Thursday, November 06, 2014

Teachers Unions and the War Within

EIA's Mike Antonucci with an insightful article in Education Next on Teachers Unions and the War Within:

The failure is the inevitable result of the difference between what teachers unions are and what they would like others to think they are. This difference manifests itself as two messages: an internal one, meant for the unions' leaders and activists, and an external one, meant for education policymakers and the public at large. In the good old days, the two audiences were always separate. But in today's world, where everyone with a phone or Internet access can act as a reporter, the two messages can overlap, causing confusion and contradiction.

The teachers unions now face an environment in which their traditional enemies are emboldened, their traditional allies are deserting, and some of their most devoted activists are questioning the leadership of their own officers.

Moment of Truth

The events of the last five years have led the two national teachers unions to what normally is referred to as "the moment of truth." But truth is tricky to define when perceptions are an integral part of the unions' influence. Even weakened, together the NEA and the American Federation of Teachers (AFT) constitute the single most powerful force in American education policy. Nothing moves forward without an answer to one question: What will the union do?

Will the NEA and the AFT continue to exert veto power over education reform? Are their recent setbacks the beginning of an irreversible decline? Will they become more militant or less as the years go on?

Predicting the future is a hazardous business, but if what's past is prologue, we can at least make a reasonable estimation that assumes no unprecedented, revolutionary change in direction…

…The teachers unions are under duress. Their efforts to simultaneously exist as the champions and opponents of education reform are meeting resistance even internally. Their public image has never been worse. How do they plan to turn this around?

The clues are in the address made by John Stocks to the NEA Representative Assembly delegates: "play the long game."

Times are bad, but bad times don't last forever. As long as the unions can head off any more reversals in state collective-bargaining laws, and stem the bleeding in right-to-work states, they can await a more positive correlation of forces. As the economy rebounds, teacher hiring will increase, though probably not to previous levels. A few key governorships, a few key legislature flips, a couple of new U.S. Supreme Court justices, and the momentum could shift quickly.

Renewed membership growth and an increased revenue stream will not only improve the unions' bottom line, but it will quiet the internal dissent. Unions are well aware that no one wants change when things are going well.

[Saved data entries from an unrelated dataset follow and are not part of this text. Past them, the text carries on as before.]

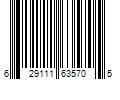 6 29111 63570 5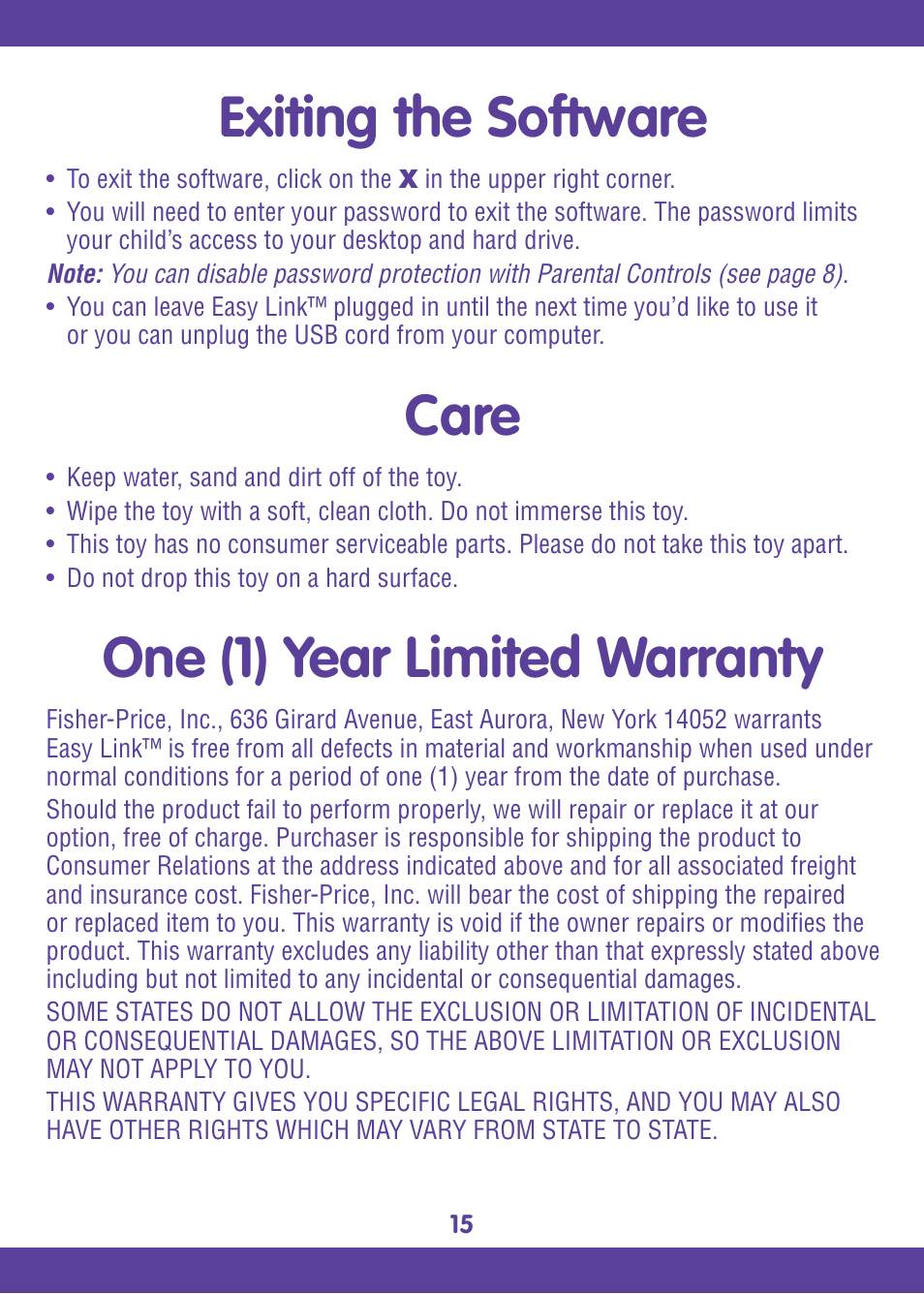 Exiting the Software

• To exit the software, click on the X in the upper right corner.
• You will need to enter your password to exit the software. The password limits your child's access to your desktop and hard drive.

Note: You can disable password protection with Parental Controls (see page 8).

• You can leave Easy Link™ plugged in until the next time you'd like to use it or you can unplug the USB cord from your computer.

Care

• Keep water, sand and dirt off of the toy.
• Wipe the toy with a soft, clean cloth. Do not immerse this toy.
• This toy has no consumer serviceable parts. Please do not take this toy apart.
• Do not drop this toy on a hard surface.

One (1) Year Limited Warranty

Fisher-Price, Inc., 636 Girard Avenue, East Aurora, New York 14052 warrants Easy Link™ is free from all defects in material and workmanship when used under normal conditions for a period of one (1) year from the date of purchase.

Should the product fail to perform properly, we will repair or replace it at our option, free of charge. Purchaser is responsible for shipping the product to Consumer Relations at the address indicated above and for all associated freight and insurance cost. Fisher-Price, Inc. will bear the cost of shipping the repaired or replaced item to you. This warranty is void if the owner repairs or modifies the product. This warranty excludes any liability other than that expressly stated above including but not limited to any incidental or consequential damages.

SOME STATES DO NOT ALLOW THE EXCLUSION OR LIMITATION OF INCIDENTAL OR CONSEQUENTIAL DAMAGES, SO THE ABOVE LIMITATION OR EXCLUSION MAY NOT APPLY TO YOU.

THIS WARRANTY GIVES YOU SPECIFIC LEGAL RIGHTS, AND YOU MAY ALSO HAVE OTHER RIGHTS WHICH MAY VARY FROM STATE TO STATE.

15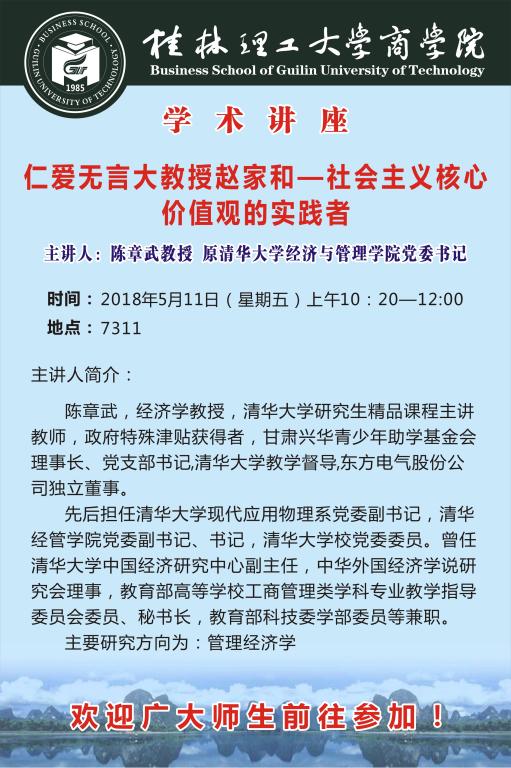 BUSINESS SCHOOL · GUILIN UNIVERSITY OF TECHNOLOGY ·
1985

桂林理工大學商學院
Business School of Guilin University of Technology

学 术 讲 座

仁爱无言大教授赵家和—社会主义核心价值观的实践者

主讲人：陈章武教授 原清华大学经济与管理学院党委书记

时间：2018年5月11日（星期五）上午10：20—12:00
地点：7311

主讲人简介：

陈章武，经济学教授，清华大学研究生精品课程主讲教师，政府特殊津贴获得者，甘肃兴华青少年助学基金会理事长、党支部书记,清华大学教学督导,东方电气股份公司独立董事。

先后担任清华大学现代应用物理系党委副书记，清华经管学院党委副书记、书记，清华大学校党委委员。曾任清华大学中国经济研究中心副主任，中华外国经济学说研究会理事，教育部高等学校工商管理类学科专业教学指导委员会委员、秘书长，教育部科技委学部委员等兼职。

主要研究方向为：管理经济学

欢迎广大师生前往参加！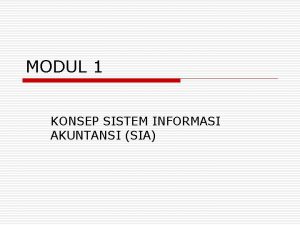 MODUL 1

KONSEP SISTEM INFORMASI AKUNTANSI (SIA)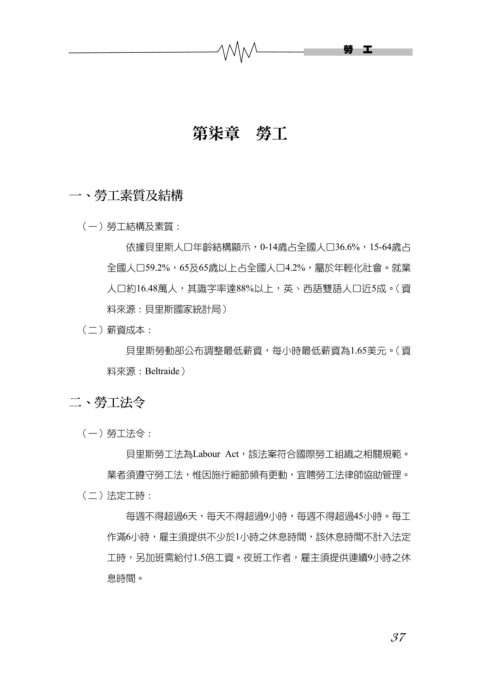 勞　工

第柒章　勞工

一、勞工素質及結構

（一）勞工結構及素質：

依據貝里斯人口年齡結構顯示，0-14歲占全國人口36.6%，15-64歲占全國人口59.2%，65及65歲以上占全國人口4.2%，屬於年輕化社會。就業人口約16.48萬人，其識字率達88%以上，英、西語雙語人口近5成。（資料來源：貝里斯國家統計局）

（二）薪資成本：

貝里斯勞動部公布調整最低薪資，每小時最低薪資為1.65美元。（資料來源：Beltraide）

二、勞工法令

（一）勞工法令：

貝里斯勞工法為Labour Act，該法案符合國際勞工組織之相關規範。業者須遵守勞工法，惟因施行細節頻有更動，宜聘勞工法律師協助管理。

（二）法定工時：

每週不得超過6天，每天不得超過9小時，每週不得超過45小時。每工作滿6小時，雇主須提供不少於1小時之休息時間，該休息時間不計入法定工時，另加班需給付1.5倍工資。夜班工作者，雇主須提供連續9小時之休息時間。

37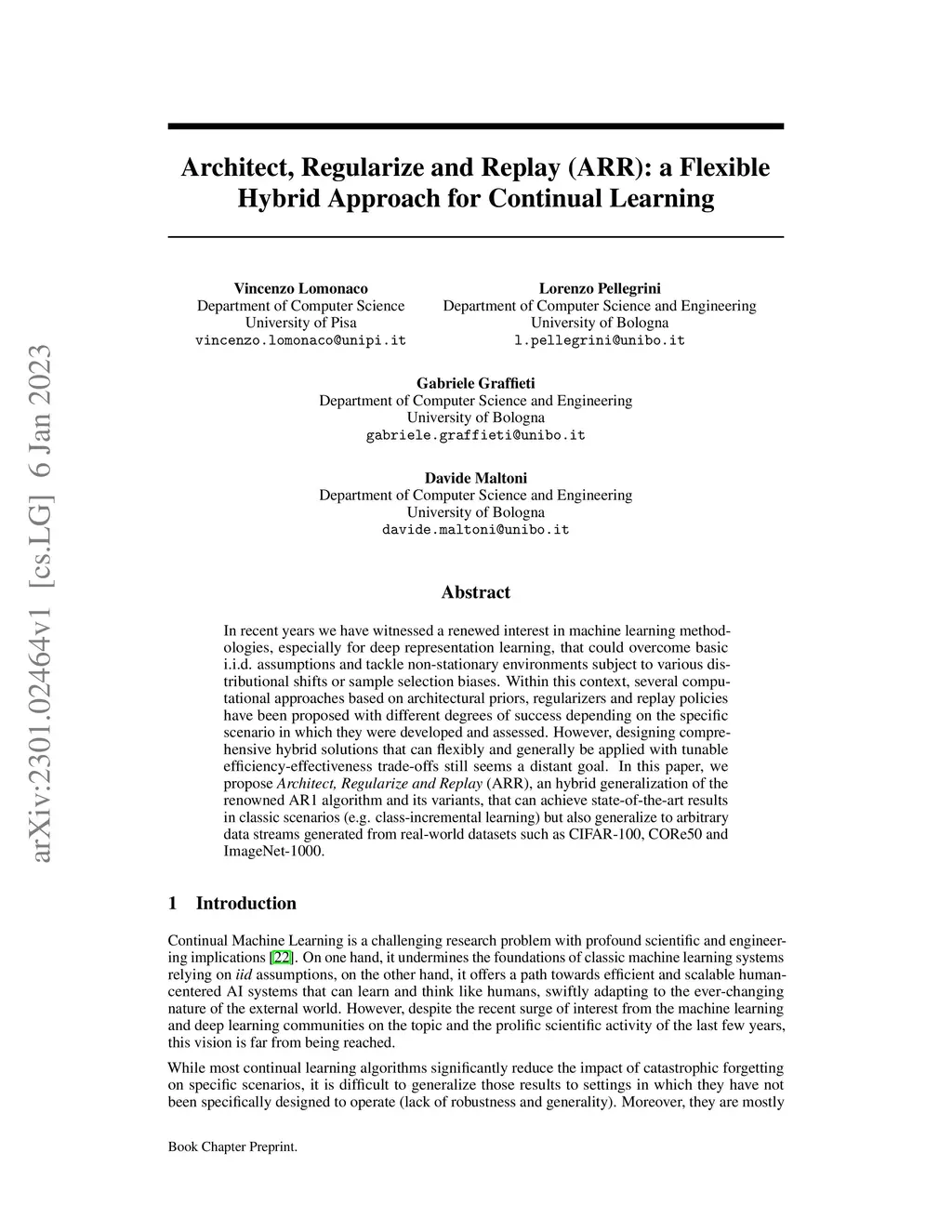 arXiv:2301.02464v1 [cs.LG] 6 Jan 2023

Architect, Regularize and Replay (ARR): a Flexible Hybrid Approach for Continual Learning

Vincenzo Lomonaco
Department of Computer Science
University of Pisa
vincenzo.lomonaco@unipi.it

Lorenzo Pellegrini
Department of Computer Science and Engineering
University of Bologna
l.pellegrini@unibo.it

Gabriele Graffieti
Department of Computer Science and Engineering
University of Bologna
gabriele.graffieti@unibo.it

Davide Maltoni
Department of Computer Science and Engineering
University of Bologna
davide.maltoni@unibo.it

Abstract

In recent years we have witnessed a renewed interest in machine learning methodologies, especially for deep representation learning, that could overcome basic i.i.d. assumptions and tackle non-stationary environments subject to various distributional shifts or sample selection biases. Within this context, several computational approaches based on architectural priors, regularizers and replay policies have been proposed with different degrees of success depending on the specific scenario in which they were developed and assessed. However, designing comprehensive hybrid solutions that can flexibly and generally be applied with tunable efficiency-effectiveness trade-offs still seems a distant goal. In this paper, we propose Architect, Regularize and Replay (ARR), an hybrid generalization of the renowned AR1 algorithm and its variants, that can achieve state-of-the-art results in classic scenarios (e.g. class-incremental learning) but also generalize to arbitrary data streams generated from real-world datasets such as CIFAR-100, CORe50 and ImageNet-1000.

1 Introduction

Continual Machine Learning is a challenging research problem with profound scientific and engineering implications [22]. On one hand, it undermines the foundations of classic machine learning systems relying on iid assumptions, on the other hand, it offers a path towards efficient and scalable human-centered AI systems that can learn and think like humans, swiftly adapting to the ever-changing nature of the external world. However, despite the recent surge of interest from the machine learning and deep learning communities on the topic and the prolific scientific activity of the last few years, this vision is far from being reached.

While most continual learning algorithms significantly reduce the impact of catastrophic forgetting on specific scenarios, it is difficult to generalize those results to settings in which they have not been specifically designed to operate (lack of robustness and generality). Moreover, they are mostly

Book Chapter Preprint.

There are two problems with playing the long game. The first is that if you keep getting trounced in the short game, you don't last long enough to win the long game. The unions need a major victory in the short term to stop the death spiral. The second problem is assuming that your strategy is the correct one and only needs time and better circumstances to work. Such thinking stifles internal reforms just as effectively as its stifles school reform.

People have been waiting patiently for the teachers unions to champion school reform since the days of Al Shanker, who served as AFT president from 1974 to 1997. But the reality never seems to match the rhetoric.

…What we are likely to see in the future is simply more of what we have seen in the past and are still seeing in the present. The NEA and the AFT will be the obstacles in the road, blocking the way of new ideas, even those generated from within. Their adherence to a mission designed for the world of the 1960s will cause them to follow in the footsteps of the private-sector industrial unions, albeit several decades later.

The International Brotherhood of Teamsters was a massive political and social force in the 1950s and 1960s. Today, the union still exists; it still can deliver PAC money and campaign workers, but no one worries about the power and influence of the Teamsters anymore.

Even if their current difficulties continue, the NEA and the AFT will never disappear. But their days of dominating the education environment are on the wane. In the future, we will look upon them as we now do the Teamsters, as remnants of an earlier age.